The two rare, living plants occupy a habitat described as "badlands" on an old lake site known as the Las Vegas Formation, said Gayle Marrs-Smith, a BLM botanist.

"The Las Vegas buckwheat is one of the plants that thrives in such soil," Marrs-Smith said. Researcher James Reveal has proved through DNA tests that the Las Vegas buckwheat is unique.

The Las Vegas bearpoppy is listed on a multi-species habitat conservation plan drawn up in the 1990s after the Mojave Desert tortoise was listed as endangered.

The poppy is considered a sensitive species by the BLM and "critically endangered" by the state.

The bearpoppy cannot be grown from seed, but scientists are trying to nurture it in seed banks and are studying other methods to preserve it.

The Las Vegas buckwheat, however, is not covered by the county's conservation plan.

The buckwheat has been proposed as critically endangered by the state and it was not known to exist until the survey in the northern part of the valley was completed. There are three known populations of the plant and fewer than 8,000 of the shrubs exist, Marrs-Smith said.

No formal request has been received by the Nevada Division of Forestry to list the buckwheat, said Lisa Ortega, resource manager for the state division.

"If you can work with the community to protect it, you don't need to list it," Ortega said. "Protection is the key."

In addition to fossils and plants, water quality issues have drawn Clark County Regional Flood Control District and federal Environmental Protection Agency officials into the plan to protect the area.

Rain runoff from the area and how it affects water quality in the Las Vegas Wash is being studied as natural environments grow scarcer amid the continuing rapid development of Southern Nevada.

The Clean Water Act must be considered to ensure water quality for the entire valley, EPA environmental protection specialist Audrey Liu of San Francisco said.

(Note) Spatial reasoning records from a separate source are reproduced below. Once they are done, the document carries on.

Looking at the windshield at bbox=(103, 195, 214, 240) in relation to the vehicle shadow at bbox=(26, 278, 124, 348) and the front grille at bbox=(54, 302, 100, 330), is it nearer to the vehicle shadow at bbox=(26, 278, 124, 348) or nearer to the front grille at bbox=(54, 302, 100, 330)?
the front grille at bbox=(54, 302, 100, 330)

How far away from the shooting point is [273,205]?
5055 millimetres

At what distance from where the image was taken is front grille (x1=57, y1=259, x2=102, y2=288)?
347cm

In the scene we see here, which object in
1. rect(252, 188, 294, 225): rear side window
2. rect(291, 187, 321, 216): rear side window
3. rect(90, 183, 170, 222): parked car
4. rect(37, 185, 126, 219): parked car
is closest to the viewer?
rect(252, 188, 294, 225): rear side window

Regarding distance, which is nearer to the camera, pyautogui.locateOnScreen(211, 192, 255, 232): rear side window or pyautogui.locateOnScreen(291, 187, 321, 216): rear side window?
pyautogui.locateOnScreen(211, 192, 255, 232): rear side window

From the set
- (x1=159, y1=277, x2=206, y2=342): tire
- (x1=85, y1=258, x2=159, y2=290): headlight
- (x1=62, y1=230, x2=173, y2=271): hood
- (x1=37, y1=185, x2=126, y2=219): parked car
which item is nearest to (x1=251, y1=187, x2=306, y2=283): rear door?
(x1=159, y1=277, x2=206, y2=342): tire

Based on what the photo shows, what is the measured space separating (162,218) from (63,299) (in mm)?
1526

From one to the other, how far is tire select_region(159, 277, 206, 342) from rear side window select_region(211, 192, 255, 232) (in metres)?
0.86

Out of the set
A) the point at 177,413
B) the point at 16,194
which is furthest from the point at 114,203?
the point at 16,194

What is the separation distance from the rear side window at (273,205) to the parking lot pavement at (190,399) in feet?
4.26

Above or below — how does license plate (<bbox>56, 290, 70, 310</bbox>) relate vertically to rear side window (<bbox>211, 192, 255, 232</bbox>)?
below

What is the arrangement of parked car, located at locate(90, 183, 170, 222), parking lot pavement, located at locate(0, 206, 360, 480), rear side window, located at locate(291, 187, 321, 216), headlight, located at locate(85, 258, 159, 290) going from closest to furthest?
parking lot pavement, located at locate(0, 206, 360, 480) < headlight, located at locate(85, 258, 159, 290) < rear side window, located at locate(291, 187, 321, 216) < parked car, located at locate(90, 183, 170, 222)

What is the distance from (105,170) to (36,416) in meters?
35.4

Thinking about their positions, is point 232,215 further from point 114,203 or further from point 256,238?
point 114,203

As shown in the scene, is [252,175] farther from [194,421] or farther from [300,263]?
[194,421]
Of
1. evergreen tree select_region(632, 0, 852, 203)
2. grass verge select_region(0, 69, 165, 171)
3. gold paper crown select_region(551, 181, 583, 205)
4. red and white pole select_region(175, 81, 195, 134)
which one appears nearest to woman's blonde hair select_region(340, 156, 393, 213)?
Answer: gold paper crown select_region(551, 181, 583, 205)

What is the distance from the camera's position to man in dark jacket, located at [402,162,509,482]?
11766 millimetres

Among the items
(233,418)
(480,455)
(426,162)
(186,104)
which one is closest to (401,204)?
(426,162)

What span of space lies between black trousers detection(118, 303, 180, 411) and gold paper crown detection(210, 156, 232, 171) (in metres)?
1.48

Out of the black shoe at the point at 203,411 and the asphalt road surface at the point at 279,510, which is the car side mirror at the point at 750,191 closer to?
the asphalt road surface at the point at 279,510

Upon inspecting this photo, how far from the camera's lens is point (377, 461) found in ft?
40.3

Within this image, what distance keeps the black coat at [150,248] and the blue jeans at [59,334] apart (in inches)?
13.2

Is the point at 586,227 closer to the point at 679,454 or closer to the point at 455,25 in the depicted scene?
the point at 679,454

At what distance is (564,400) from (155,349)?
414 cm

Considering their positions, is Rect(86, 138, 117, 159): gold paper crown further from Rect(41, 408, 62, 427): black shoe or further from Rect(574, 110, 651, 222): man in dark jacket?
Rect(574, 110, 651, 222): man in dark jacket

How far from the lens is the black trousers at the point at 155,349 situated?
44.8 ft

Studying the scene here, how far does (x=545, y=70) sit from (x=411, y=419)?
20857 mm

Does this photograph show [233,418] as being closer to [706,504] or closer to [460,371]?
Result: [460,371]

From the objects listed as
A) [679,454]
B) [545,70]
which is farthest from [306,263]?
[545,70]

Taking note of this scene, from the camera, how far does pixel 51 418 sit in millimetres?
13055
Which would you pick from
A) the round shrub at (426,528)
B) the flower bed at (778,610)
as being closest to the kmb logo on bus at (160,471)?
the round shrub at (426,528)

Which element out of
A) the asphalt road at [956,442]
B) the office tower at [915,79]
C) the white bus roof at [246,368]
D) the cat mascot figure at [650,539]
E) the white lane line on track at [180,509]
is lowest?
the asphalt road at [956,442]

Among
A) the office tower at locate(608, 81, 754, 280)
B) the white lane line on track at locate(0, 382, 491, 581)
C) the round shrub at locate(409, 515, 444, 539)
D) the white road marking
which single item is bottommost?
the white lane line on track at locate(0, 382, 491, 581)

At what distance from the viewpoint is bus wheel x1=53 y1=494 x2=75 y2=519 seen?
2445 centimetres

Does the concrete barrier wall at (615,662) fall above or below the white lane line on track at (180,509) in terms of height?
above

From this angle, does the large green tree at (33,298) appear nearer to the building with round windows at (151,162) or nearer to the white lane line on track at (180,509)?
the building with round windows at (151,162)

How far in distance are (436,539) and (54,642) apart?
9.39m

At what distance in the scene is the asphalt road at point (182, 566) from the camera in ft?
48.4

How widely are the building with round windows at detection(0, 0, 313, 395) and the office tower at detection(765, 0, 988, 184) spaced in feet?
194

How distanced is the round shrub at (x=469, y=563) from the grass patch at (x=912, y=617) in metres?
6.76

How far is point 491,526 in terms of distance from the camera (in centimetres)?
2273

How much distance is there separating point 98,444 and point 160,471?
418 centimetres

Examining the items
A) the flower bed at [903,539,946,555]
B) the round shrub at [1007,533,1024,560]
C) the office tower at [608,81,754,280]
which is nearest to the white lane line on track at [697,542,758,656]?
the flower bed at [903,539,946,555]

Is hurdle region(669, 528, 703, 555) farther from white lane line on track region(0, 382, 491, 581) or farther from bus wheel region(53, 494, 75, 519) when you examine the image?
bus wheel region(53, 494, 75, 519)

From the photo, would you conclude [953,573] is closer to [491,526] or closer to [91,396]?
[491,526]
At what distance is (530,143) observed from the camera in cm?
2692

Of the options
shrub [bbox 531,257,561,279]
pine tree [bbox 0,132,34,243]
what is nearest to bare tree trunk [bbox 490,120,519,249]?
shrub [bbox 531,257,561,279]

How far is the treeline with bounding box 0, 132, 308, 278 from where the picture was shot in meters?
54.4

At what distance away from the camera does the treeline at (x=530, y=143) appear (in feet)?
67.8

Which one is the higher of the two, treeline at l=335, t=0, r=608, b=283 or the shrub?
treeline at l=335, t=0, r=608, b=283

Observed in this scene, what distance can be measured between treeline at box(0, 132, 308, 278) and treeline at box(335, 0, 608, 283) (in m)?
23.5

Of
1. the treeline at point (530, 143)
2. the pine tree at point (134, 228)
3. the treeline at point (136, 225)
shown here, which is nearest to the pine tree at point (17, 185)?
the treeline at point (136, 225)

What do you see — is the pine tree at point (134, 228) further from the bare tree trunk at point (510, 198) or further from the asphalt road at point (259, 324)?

The Regional Flood Control District is urging the Bureau of Land Management to keep the sensitive area natural to avoid water quality and flood control problems.

The Upper Las Vegas Wash offers natural flood control and provides some filtering to improve water quality downstream.

Officials said that if there is not enough of a buffer between the wash and development, lives and property could be threatened.

In the draft environmental impact statement, flood control was not considered, but it will be included in the final statement, Steinmetz said.